→ THE REQUEST
Count the lines in the material below that contain the string "space", treating uppercase and lowercase letters as different, and reply with that number alone.

→ SUPPLIED MATERIAL

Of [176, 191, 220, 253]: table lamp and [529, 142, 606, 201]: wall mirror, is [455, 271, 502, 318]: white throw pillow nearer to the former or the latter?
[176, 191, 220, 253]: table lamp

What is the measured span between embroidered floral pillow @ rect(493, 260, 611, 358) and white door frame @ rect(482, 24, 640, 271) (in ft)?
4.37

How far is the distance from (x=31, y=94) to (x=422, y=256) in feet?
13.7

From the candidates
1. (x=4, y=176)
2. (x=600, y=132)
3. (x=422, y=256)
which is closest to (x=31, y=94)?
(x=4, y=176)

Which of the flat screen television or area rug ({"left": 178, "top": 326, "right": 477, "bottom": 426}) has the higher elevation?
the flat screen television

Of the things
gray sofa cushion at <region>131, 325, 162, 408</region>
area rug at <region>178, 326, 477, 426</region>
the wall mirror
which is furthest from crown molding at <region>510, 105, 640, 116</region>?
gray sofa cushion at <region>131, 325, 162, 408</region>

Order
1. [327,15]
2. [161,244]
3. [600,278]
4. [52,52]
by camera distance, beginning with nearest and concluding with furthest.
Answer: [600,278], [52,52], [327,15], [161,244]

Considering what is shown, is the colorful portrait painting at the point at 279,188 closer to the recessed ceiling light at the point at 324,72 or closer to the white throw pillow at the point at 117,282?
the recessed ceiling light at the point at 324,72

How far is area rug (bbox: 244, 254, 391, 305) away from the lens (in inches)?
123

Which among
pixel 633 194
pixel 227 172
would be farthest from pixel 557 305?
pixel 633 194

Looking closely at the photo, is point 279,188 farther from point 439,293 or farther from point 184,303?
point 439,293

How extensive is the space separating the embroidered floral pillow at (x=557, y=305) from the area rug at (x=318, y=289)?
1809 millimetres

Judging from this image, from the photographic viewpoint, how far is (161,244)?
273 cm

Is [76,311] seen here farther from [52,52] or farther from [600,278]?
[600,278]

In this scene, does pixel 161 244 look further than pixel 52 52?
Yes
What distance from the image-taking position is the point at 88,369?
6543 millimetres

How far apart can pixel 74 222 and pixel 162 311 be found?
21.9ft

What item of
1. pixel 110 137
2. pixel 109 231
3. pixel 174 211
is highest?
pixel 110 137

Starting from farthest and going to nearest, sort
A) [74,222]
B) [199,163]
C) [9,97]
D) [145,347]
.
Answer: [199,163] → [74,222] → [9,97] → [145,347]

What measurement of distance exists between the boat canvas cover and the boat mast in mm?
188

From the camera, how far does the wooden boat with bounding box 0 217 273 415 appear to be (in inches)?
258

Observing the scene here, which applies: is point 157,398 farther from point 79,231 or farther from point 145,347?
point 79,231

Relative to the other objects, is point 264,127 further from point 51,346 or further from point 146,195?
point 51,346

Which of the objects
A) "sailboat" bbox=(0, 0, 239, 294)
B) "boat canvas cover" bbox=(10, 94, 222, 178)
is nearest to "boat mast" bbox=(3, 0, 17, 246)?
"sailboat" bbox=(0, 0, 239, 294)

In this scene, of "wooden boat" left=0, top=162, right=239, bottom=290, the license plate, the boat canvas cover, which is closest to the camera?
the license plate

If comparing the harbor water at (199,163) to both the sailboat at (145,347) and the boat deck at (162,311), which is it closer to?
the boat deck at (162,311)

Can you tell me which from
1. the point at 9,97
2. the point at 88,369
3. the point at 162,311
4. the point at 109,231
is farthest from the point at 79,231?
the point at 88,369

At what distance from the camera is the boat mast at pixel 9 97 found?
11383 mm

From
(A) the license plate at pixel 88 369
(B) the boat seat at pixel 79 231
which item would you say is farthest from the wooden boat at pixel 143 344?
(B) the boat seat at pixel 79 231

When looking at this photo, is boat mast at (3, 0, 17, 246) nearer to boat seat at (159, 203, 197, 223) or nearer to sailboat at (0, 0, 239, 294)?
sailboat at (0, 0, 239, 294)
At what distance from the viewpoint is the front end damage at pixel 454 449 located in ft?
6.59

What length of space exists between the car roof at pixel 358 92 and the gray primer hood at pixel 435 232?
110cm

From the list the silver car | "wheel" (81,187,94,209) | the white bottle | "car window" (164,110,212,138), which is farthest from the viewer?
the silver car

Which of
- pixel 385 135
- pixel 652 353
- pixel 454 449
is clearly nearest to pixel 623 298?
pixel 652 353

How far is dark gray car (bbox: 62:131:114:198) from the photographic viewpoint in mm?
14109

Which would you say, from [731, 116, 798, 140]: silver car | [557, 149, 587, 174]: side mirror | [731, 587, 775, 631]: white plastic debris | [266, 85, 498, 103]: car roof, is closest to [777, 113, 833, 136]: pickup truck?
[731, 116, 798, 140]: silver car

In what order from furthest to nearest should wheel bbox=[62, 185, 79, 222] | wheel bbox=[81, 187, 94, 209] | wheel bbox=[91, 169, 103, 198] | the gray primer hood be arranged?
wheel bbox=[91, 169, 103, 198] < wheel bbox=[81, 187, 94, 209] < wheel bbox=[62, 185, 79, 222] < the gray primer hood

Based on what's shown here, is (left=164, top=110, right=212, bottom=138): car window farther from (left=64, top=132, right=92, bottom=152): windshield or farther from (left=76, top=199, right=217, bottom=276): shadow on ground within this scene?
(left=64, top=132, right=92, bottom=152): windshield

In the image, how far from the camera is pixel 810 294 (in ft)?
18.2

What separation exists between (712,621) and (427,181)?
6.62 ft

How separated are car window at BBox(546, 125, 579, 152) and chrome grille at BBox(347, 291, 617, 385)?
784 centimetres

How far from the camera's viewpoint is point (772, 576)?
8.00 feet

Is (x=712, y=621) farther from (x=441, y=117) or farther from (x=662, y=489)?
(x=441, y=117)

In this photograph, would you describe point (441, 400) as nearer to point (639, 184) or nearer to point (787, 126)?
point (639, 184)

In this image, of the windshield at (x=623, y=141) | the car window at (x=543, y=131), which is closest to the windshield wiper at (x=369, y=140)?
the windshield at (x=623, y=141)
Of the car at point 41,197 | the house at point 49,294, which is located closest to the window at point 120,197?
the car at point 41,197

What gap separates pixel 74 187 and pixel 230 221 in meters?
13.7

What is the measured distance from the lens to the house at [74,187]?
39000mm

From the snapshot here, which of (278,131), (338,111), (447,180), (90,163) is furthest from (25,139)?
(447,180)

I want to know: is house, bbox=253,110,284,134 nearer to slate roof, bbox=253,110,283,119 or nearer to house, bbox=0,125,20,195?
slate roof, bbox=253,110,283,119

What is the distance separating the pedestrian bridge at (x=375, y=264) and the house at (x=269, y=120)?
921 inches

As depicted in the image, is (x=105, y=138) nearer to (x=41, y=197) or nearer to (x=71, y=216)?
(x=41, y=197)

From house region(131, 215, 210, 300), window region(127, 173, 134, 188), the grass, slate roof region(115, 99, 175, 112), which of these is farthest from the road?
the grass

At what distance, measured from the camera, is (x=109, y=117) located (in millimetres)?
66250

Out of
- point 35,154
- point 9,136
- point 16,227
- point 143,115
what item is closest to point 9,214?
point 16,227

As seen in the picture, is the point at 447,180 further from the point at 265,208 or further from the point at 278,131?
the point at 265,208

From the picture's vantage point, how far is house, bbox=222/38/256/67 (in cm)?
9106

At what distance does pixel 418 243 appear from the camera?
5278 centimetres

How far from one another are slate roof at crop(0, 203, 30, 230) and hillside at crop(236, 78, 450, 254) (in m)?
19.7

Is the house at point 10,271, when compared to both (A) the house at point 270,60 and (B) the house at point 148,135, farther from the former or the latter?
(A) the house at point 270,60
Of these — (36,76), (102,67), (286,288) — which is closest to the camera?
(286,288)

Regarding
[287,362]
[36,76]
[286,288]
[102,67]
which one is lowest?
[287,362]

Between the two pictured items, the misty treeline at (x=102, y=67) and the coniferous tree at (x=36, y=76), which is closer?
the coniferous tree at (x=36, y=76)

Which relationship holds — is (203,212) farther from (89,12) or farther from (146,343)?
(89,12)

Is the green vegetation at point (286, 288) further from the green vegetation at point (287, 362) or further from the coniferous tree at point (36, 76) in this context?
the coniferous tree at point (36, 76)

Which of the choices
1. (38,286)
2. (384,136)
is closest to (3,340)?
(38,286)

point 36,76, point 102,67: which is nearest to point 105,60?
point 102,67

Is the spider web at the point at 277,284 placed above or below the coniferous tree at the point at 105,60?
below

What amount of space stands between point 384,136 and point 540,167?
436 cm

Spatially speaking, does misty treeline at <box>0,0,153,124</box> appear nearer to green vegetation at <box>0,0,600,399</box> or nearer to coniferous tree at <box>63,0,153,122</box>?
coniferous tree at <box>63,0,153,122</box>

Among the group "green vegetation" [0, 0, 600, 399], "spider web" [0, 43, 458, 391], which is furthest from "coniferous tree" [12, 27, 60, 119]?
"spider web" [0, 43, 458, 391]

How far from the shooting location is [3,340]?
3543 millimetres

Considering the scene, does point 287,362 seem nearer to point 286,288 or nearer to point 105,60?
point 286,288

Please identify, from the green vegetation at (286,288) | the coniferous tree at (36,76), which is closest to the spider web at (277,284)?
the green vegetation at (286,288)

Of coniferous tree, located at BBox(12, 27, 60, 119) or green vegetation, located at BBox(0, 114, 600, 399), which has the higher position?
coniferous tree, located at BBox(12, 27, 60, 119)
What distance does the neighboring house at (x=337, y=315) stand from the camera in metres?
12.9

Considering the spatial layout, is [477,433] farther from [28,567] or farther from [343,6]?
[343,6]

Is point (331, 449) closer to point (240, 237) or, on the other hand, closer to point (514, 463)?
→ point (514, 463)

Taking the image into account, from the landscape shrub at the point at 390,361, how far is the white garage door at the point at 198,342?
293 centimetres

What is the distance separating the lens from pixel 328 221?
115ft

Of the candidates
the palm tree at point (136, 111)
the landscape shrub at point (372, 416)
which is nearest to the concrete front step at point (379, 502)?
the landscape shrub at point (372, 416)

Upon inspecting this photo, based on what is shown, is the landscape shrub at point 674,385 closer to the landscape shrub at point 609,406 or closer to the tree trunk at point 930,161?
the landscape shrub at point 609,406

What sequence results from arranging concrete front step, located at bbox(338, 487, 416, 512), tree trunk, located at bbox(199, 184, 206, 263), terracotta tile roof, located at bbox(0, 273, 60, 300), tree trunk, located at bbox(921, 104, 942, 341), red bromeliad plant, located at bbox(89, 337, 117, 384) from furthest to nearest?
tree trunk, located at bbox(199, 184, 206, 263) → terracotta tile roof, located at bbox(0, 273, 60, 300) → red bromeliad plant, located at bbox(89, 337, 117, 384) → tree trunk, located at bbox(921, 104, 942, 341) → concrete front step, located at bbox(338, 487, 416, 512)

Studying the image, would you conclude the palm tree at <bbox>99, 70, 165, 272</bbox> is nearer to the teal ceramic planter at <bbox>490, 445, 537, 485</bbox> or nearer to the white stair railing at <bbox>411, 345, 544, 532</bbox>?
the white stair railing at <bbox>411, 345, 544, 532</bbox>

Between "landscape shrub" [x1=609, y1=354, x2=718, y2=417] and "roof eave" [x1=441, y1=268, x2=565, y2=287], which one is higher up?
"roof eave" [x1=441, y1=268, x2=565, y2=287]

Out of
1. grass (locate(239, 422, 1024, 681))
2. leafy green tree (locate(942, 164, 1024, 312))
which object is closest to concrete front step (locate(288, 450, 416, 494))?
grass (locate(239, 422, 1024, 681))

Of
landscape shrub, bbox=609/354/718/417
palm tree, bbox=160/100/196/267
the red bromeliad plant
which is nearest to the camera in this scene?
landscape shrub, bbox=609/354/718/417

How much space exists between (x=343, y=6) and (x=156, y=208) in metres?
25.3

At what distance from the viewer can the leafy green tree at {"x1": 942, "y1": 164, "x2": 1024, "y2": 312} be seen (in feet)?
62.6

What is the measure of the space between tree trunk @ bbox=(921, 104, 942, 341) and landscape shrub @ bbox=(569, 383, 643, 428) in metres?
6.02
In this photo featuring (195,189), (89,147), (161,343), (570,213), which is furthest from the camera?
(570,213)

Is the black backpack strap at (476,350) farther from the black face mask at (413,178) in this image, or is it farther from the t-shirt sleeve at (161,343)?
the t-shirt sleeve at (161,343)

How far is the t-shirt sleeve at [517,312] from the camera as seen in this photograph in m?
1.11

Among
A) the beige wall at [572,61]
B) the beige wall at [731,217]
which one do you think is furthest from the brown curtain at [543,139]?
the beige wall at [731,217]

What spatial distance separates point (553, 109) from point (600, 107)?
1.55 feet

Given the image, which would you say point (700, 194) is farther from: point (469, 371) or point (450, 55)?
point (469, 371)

→ FINAL RESULT
5